Nestor Kirchner, the former president who handed the reins of power to his wife in 2007, resigned as head of the Peronist Party on Monday, following a mid-term election rout.
The Kirchners lost their majority in the 72-member Senate, where they will now be forced to build an alliance in order to continue governing, and shed seats in the lower Chamber of Deputies as well.
President Kirchner, at a rare post-election press conference, said her party and its allies now “must negotiate and reach consensus” with other blocs.
“The government is going to require an exercise in consensus and agreements in order to govern, but building consensus also depends on the other parties,” she said.
Kirchner said her seats dropped to 35 from 37 in the Senate, where her allies also shrank by two. And in the 256-member lower house her lawmakers dropped eight seats, to 107 from 115, not counting allies from other parties.
But the 56-year-old leader insisted she had no plans to shake up her Cabinet, other than to replace Graciela Ocana, who resigned her post as health minister.
“I don’t see the need to make changes in the Cabinet because of the election results,” Kirchner said.
Nestor Kirchner was soundly defeated in Buenos Aires Province, where 40 percent of Argentina’s voters live, by rival Francisco De Narvaez, who represents a strain within the Peronist movement that favors a return to neoliberal ideas.
The ex-president said his decision to resign was “irreversible” and called on his running mate, governor of Buenos Aires Province Daniel Scioli, to “take on the challenge of assuming control of the party,” official news agency Telam reported.
The Kirchners were defeated in the capital and Buenos Aires Province, in major provinces including Santa Fe, Cordoba and Mendoza, and even in their stronghold, Santa Cruz. The pair had built their political success on Argentina’s return to growth after the 2001-2002 economic crisis, but had suffered amid the country’s current financial downturn.
Economists say Argentina is entering a recession, despite government figures that suggest otherwise.
Kirchner’s opponent De Narvaez, a wealthy tycoon who spent millions on his campaign, boasted on Monday that “we have turned a page in Argentine history.”
“A new history will dawn in the life of every Argentine,” he said.

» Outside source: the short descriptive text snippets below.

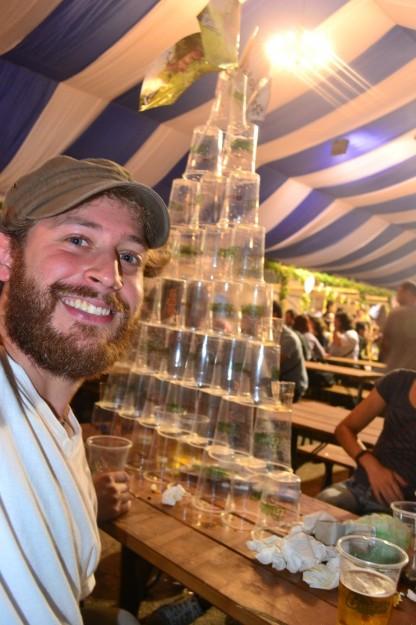 La genial pirámide de vasos consumidos que armó mi grupo del hostel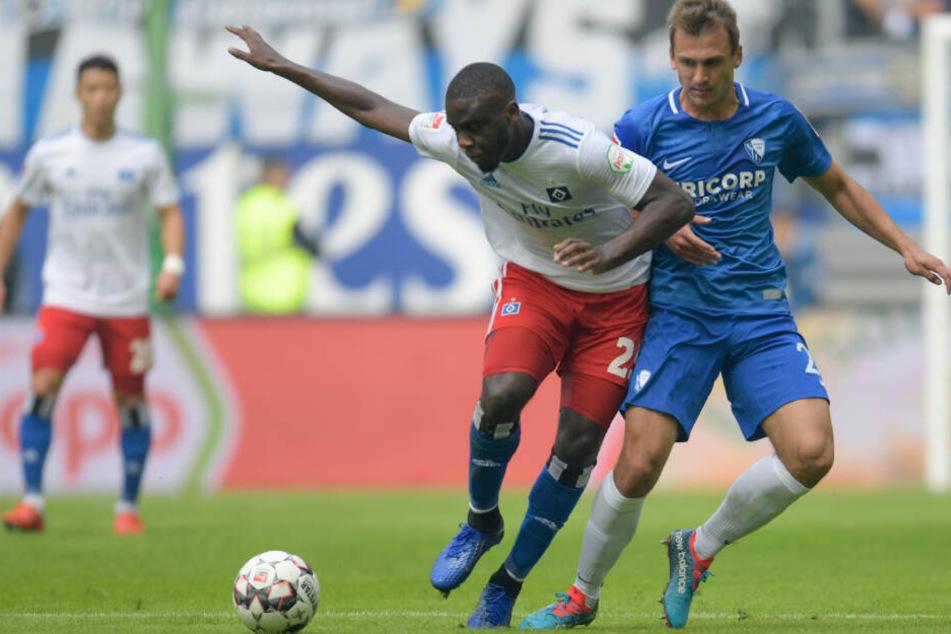 Orel Mangala schirmt den Ball vor seinem Gegenspieler ab. Im Sommer wird er den HSV verlassen.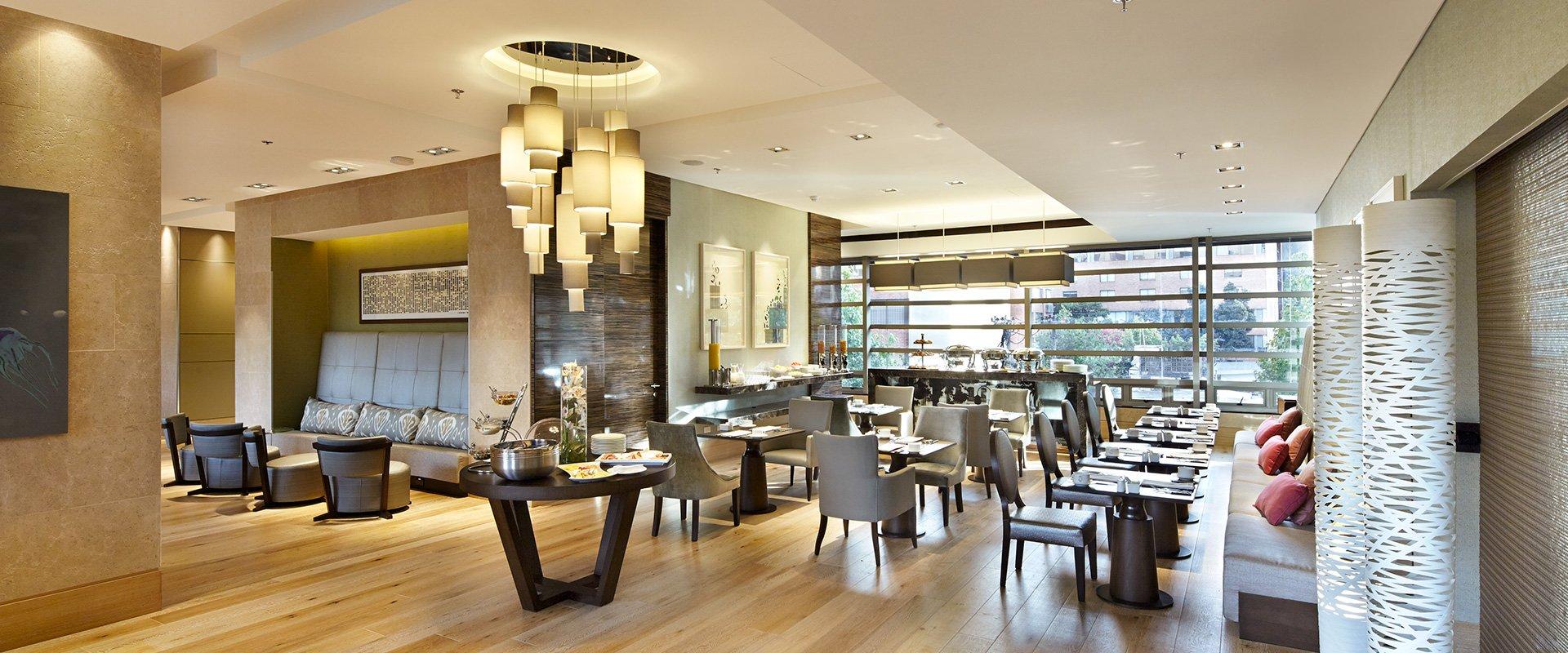 Ek hotel restaurant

But even with the opposition winning 70 percent of the vote, it remains sharply divided between right-leaning Peronists, Social Democrats and small leftist parties.
Ricardo Alfonsin, a center-right opposition leader who won a seat in the Chamber of Deputies, praised the performance of an alliance between center-right and center-left liberal politicians.
“We have now become the main opposition force,” the son of former Argentine president Raul Alfonsin said.
The elections, in which half of the seats in the Chamber of Deputies and a third in the Senate were in play, produced some clues about the future of Argentine politics.
Former Formula One driver Carlos Reutemann, Buenos Aires Mayor Mauricio Macri and Vice President Julio Cobos now all appear to be potential presidential contenders in 2011.